Rewrite the lines from the first one through the line containing "41L61 68L123 61L143", inclusive, changing "instance_id" to "object_id" and leaving everything else as it is.

"""

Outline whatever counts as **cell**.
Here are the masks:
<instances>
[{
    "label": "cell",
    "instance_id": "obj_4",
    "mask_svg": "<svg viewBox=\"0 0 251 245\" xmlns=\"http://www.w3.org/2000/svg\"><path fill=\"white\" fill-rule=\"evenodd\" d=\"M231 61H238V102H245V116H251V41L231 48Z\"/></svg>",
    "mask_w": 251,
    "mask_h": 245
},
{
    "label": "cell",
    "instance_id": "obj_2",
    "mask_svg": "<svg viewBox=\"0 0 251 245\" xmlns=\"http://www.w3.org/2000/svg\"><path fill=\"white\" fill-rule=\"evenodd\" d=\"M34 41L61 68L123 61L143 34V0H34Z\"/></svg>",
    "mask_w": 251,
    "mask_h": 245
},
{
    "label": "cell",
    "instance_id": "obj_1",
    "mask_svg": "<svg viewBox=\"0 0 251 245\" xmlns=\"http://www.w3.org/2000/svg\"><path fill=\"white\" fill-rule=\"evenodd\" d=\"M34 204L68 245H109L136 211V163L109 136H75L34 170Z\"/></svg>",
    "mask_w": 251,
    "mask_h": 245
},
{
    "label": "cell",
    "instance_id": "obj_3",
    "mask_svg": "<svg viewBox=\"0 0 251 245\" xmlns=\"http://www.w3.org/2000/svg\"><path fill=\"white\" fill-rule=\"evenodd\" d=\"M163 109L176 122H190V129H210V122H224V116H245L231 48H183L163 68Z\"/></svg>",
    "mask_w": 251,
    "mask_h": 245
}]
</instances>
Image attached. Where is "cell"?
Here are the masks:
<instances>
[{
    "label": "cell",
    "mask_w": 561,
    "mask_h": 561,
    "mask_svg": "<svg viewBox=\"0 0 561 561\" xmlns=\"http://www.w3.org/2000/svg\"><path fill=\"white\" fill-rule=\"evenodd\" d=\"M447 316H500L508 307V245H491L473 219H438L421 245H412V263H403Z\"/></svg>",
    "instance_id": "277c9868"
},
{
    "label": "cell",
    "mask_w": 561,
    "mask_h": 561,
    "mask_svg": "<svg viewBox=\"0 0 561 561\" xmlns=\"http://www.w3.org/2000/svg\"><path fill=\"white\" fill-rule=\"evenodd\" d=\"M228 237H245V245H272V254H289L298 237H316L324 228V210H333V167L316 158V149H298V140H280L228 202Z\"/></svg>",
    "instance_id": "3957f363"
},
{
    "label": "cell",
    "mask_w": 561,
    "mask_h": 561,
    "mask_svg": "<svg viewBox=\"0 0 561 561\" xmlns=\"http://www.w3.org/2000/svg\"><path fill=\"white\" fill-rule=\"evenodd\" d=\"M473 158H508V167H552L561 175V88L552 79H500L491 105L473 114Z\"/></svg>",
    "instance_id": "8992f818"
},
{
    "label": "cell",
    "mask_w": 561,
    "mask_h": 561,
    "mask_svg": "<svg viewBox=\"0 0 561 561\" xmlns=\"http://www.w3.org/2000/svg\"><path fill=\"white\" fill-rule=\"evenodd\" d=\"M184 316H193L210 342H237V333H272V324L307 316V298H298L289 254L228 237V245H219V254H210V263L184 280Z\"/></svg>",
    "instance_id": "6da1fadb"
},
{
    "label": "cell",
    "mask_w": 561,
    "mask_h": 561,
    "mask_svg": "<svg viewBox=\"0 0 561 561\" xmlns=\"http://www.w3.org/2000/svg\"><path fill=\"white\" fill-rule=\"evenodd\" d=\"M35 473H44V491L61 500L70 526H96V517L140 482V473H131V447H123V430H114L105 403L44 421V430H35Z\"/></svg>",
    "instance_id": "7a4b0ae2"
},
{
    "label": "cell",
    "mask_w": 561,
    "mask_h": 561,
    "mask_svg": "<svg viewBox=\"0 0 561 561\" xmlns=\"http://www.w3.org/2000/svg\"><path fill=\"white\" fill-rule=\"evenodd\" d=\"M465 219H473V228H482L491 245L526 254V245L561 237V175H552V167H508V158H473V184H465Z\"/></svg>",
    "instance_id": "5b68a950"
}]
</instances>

"""

→ **Output below**:
Outline whatever counts as **cell**.
Here are the masks:
<instances>
[{
    "label": "cell",
    "object_id": "obj_4",
    "mask_svg": "<svg viewBox=\"0 0 251 245\" xmlns=\"http://www.w3.org/2000/svg\"><path fill=\"white\" fill-rule=\"evenodd\" d=\"M231 61H238V102H245V116H251V41L231 48Z\"/></svg>",
    "mask_w": 251,
    "mask_h": 245
},
{
    "label": "cell",
    "object_id": "obj_2",
    "mask_svg": "<svg viewBox=\"0 0 251 245\" xmlns=\"http://www.w3.org/2000/svg\"><path fill=\"white\" fill-rule=\"evenodd\" d=\"M34 41L61 68L123 61L143 34V0H34Z\"/></svg>",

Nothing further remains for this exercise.